Back to school brings new changes for students
Essence Boyd – Online Editor
After being abruptly sent home in March due to COVID-19, students have returned to campus five months later to a similar yet different environment.
From the abundance of plexiglass everywhere to outside classrooms, the numerous changes happening in the world and on-campus left students, especially first-years, feeling overwhelmed.
According to social work major Leeasya Lindsey, a freshman, having to complete her last year of high school online took many memories that she can never get back. However, coming to campus gave her the opportunity to make new ones.
“Not having a senior year negatively affected my emotional balance and I thought going on-campus was needed for me,” said Lindsey.
For other students like clinical psychology major Donovan Danks, a freshman, moving on-campus has been exciting and a challenge at the same time.
“It’s definitely an interesting experience with this being my first year having to navigate around campus while having to follow these guidelines can be very tricky,” said Danks.
For many students having to move online last semester was foreign to them as it challenged their ability to learn in new ways.
According to Danks, adjusting to online learning was difficult as school is meant to be in- person.
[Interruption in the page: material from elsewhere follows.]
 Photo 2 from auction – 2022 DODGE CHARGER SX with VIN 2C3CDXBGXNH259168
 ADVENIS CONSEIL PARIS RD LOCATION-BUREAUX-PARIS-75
“It was a challenge having to completely switch online and I think for a lot of people it was kind of this weird thing that wasn’t really meant to be,” said Danks.
Although campus has reopened and students have returned to in person classes, the United States, and the world, remain in crisis.
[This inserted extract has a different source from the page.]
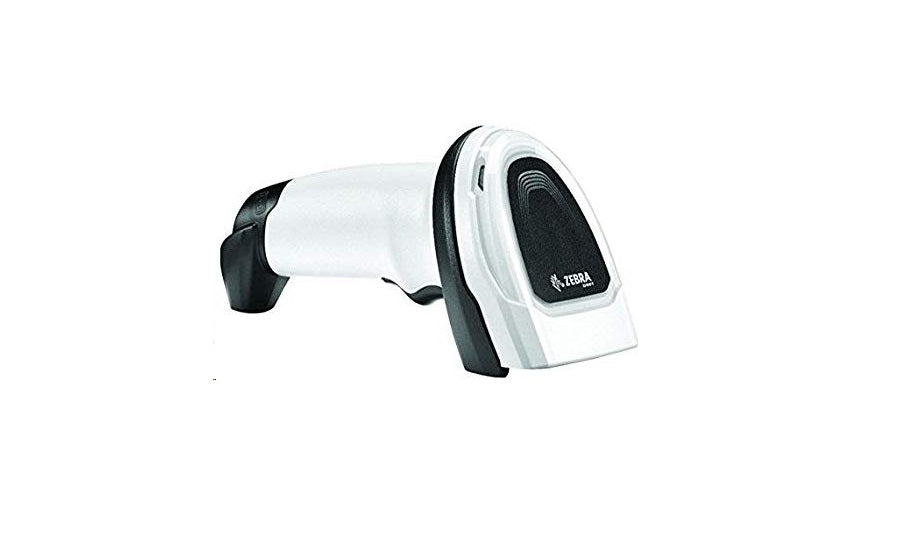Zebra DS8108-SR BarCode Scanner DS8108-SR00006ZZWW + USB Cable DS8108-SR6U2100AZW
In order to make students feel safe while on campus the university has made many changes, some more noticeable than others.
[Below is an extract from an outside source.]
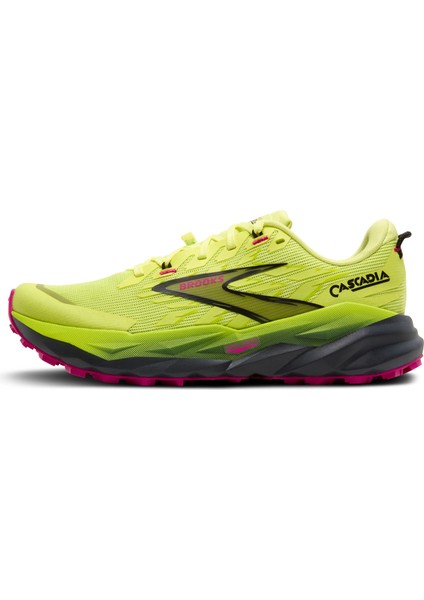 Kadın Sarı Koşu Ayakkabısı indirimleri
Some of these changes include the social distancing of desk, the removal of triple style dorms and the end of self-served food.
For some students, these changes have made them feel safer on campus.
“I feel like [the plexiglass] helps maintain safe social distancing,” said social work major Craigrianna Goleing, a freshman.
According to exercise science major Jettke Gray, a sophomore, the changes made have left her conflicted, but she is willing to adapt to all of the new policies on campus.
“[Southern’s new appearance] is a little bit upsetting, but I understand, and I am willing to take the precautions needed,” said Gray. “It’s the norm now with this situation.”
In addition to being required to wear mask while on campus, students are also being required to complete a daily COVID-19 screening provided by health services which monitors the status of their health.
“I do feel safe, I feel that these guidelines and what everyone is doing is really great and everyone is wearing a mask,” said Banks.
Others said that the university has made the necessary adjustments to keep its students safe and changes made were necessary.
“I feel a lot better knowing that we have to wear mask and have required COVID test because that means that we are all being safe and following protocol,” said Lindsey.
Although the university is trying to keep students safe, closing again is a possibility with the threat of COVID-19 still ongoing and this time around, students said they are prepared.
“It wouldn’t bother me,” said Gray. “The teachers are very helpful in those situations and they understand the frustration of things as well.”